What you have to do =
Reproduce every entry exactly.
>> BEGIN Provided data
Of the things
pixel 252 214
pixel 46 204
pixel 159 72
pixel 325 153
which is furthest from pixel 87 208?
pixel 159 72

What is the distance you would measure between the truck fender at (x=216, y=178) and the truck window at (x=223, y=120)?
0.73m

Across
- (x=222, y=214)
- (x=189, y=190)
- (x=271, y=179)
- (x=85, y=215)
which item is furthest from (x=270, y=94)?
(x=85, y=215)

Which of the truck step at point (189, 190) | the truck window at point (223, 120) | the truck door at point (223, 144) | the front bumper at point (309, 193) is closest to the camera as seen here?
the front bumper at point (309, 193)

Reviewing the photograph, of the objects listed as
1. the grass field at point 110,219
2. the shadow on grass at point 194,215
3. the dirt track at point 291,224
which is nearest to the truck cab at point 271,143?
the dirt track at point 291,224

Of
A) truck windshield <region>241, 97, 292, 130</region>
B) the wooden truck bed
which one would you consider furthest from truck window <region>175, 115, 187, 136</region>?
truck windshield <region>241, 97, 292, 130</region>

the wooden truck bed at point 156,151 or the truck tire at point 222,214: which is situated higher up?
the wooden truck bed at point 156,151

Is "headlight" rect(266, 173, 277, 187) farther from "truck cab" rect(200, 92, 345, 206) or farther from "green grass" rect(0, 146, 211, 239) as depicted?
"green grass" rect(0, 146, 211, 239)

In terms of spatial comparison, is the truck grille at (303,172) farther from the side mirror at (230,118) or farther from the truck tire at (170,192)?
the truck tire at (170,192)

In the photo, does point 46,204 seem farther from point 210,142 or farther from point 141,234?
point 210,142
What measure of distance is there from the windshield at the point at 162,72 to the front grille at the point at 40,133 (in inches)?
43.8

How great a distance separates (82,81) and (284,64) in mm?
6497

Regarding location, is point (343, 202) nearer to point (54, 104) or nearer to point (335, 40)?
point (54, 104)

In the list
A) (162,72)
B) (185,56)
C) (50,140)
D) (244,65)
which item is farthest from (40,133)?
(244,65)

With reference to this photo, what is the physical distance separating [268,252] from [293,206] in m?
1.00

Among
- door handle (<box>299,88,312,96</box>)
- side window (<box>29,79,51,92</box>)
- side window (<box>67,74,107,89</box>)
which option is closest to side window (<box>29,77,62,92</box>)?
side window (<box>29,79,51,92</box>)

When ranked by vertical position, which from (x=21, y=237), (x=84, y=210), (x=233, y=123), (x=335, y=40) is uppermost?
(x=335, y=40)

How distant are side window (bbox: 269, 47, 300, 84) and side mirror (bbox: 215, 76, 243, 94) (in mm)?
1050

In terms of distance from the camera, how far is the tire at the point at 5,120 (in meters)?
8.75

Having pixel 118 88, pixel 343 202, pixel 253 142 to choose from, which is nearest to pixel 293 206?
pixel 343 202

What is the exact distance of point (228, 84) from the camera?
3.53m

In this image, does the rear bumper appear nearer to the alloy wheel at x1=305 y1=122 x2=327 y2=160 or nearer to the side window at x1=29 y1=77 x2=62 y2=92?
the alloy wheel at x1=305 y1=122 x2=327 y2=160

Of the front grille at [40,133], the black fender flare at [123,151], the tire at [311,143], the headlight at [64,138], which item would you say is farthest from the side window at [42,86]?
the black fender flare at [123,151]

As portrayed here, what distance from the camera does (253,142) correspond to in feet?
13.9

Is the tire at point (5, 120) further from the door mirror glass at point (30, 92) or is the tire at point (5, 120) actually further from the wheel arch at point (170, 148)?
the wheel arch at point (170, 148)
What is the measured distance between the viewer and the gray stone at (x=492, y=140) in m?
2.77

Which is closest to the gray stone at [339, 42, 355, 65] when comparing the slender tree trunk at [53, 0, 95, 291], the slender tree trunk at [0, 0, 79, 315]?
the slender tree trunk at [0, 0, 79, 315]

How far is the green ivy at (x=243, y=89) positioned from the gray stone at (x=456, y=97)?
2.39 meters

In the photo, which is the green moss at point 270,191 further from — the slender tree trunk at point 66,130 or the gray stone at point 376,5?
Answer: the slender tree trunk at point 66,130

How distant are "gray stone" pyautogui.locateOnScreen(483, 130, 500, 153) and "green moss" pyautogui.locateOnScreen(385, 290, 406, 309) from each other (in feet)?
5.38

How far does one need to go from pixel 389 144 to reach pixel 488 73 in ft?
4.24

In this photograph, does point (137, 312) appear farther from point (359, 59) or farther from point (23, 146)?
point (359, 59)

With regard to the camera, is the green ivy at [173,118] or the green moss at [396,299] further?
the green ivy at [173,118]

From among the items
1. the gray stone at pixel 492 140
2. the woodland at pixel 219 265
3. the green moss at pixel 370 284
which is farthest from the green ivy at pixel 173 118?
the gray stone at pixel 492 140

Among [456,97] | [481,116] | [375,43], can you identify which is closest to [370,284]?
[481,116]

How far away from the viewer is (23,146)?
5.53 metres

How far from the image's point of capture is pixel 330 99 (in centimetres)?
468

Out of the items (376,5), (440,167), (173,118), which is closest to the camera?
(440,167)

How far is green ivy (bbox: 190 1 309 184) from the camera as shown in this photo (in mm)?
>> END Provided data
Exercise response =
Of the things
pixel 252 214
pixel 46 204
pixel 159 72
pixel 325 153
which is furthest from pixel 87 208?
pixel 159 72

What is the distance you would measure between the truck fender at (x=216, y=178) and the truck window at (x=223, y=120)?
0.73m

Across
- (x=222, y=214)
- (x=189, y=190)
- (x=271, y=179)
- (x=85, y=215)
which item is furthest from (x=270, y=94)?
(x=85, y=215)

Which of the truck step at point (189, 190) | the truck window at point (223, 120) | the truck door at point (223, 144) | the front bumper at point (309, 193) is closest to the camera as seen here?
the front bumper at point (309, 193)

Reviewing the photograph, of the objects listed as
1. the grass field at point 110,219
2. the shadow on grass at point 194,215
3. the dirt track at point 291,224
which is nearest to the truck cab at point 271,143?
the dirt track at point 291,224

Of
A) truck windshield <region>241, 97, 292, 130</region>
B) the wooden truck bed
which one would you consider furthest from truck window <region>175, 115, 187, 136</region>?
truck windshield <region>241, 97, 292, 130</region>

the wooden truck bed at point 156,151 or the truck tire at point 222,214: which is situated higher up?
the wooden truck bed at point 156,151

Is "headlight" rect(266, 173, 277, 187) farther from "truck cab" rect(200, 92, 345, 206) or farther from "green grass" rect(0, 146, 211, 239) as depicted?
"green grass" rect(0, 146, 211, 239)

In terms of spatial comparison, is the truck grille at (303,172) farther from the side mirror at (230,118) or farther from the truck tire at (170,192)?
the truck tire at (170,192)

In the photo, does point 46,204 seem farther from point 210,142 or farther from point 141,234?
point 210,142
What measure of distance is there from the windshield at the point at 162,72 to the front grille at the point at 40,133 (in inches)?
43.8

How great a distance separates (82,81) and (284,64) in mm?
6497

Regarding location, is point (343, 202) nearer to point (54, 104) or nearer to point (335, 40)?
point (54, 104)

In the list
A) (162,72)
B) (185,56)
C) (50,140)
D) (244,65)
which item is farthest from (40,133)?
(244,65)

With reference to this photo, what is the physical distance separating [268,252] from [293,206] in m?
1.00

Among
- door handle (<box>299,88,312,96</box>)
- side window (<box>29,79,51,92</box>)
- side window (<box>67,74,107,89</box>)
which option is closest to side window (<box>29,77,62,92</box>)?
side window (<box>29,79,51,92</box>)

When ranked by vertical position, which from (x=21, y=237), (x=84, y=210), (x=233, y=123), (x=335, y=40) is uppermost?
(x=335, y=40)

How distant are side window (bbox: 269, 47, 300, 84) and side mirror (bbox: 215, 76, 243, 94) (in mm)?
1050

In terms of distance from the camera, how far is the tire at the point at 5,120 (in meters)?
8.75

Having pixel 118 88, pixel 343 202, pixel 253 142 to choose from, which is nearest to pixel 293 206?
pixel 343 202

What is the exact distance of point (228, 84) from the camera?
3.53m

In this image, does the rear bumper appear nearer to the alloy wheel at x1=305 y1=122 x2=327 y2=160 or nearer to the side window at x1=29 y1=77 x2=62 y2=92?
the alloy wheel at x1=305 y1=122 x2=327 y2=160

Of the front grille at [40,133], the black fender flare at [123,151], the tire at [311,143], the headlight at [64,138], which item would you say is farthest from the side window at [42,86]?
the black fender flare at [123,151]

As portrayed here, what distance from the camera does (253,142) correspond to in feet?
13.9

Is the tire at point (5, 120) further from the door mirror glass at point (30, 92) or is the tire at point (5, 120) actually further from the wheel arch at point (170, 148)?
the wheel arch at point (170, 148)
What is the measured distance between the viewer and the gray stone at (x=492, y=140) in m?
2.77

Which is closest to the gray stone at [339, 42, 355, 65] when comparing the slender tree trunk at [53, 0, 95, 291], the slender tree trunk at [0, 0, 79, 315]?
the slender tree trunk at [0, 0, 79, 315]

How far is the green ivy at (x=243, y=89) positioned from the gray stone at (x=456, y=97)?
2.39 meters

In the photo, which is the green moss at point 270,191 further from — the slender tree trunk at point 66,130 or the gray stone at point 376,5?
Answer: the slender tree trunk at point 66,130

How distant are "gray stone" pyautogui.locateOnScreen(483, 130, 500, 153) and "green moss" pyautogui.locateOnScreen(385, 290, 406, 309) from each other (in feet)?
5.38

How far does one need to go from pixel 389 144 to reach pixel 488 73 in ft?
4.24

In this photograph, does point (137, 312) appear farther from point (359, 59) or farther from point (23, 146)?
point (359, 59)

With regard to the camera, is the green ivy at [173,118] or the green moss at [396,299] further?
the green ivy at [173,118]

From among the items
1. the gray stone at pixel 492 140
2. the woodland at pixel 219 265
3. the green moss at pixel 370 284
which is farthest from the green ivy at pixel 173 118?
the gray stone at pixel 492 140

Among [456,97] | [481,116] | [375,43], can you identify which is closest to [370,284]?
[481,116]

How far away from the viewer is (23,146)?
5.53 metres

How far from the image's point of capture is pixel 330 99 (in centimetres)?
468

Out of the items (376,5), (440,167), (173,118), which is closest to the camera?
(440,167)

How far is green ivy (bbox: 190 1 309 184) from the camera as shown in this photo (in mm)?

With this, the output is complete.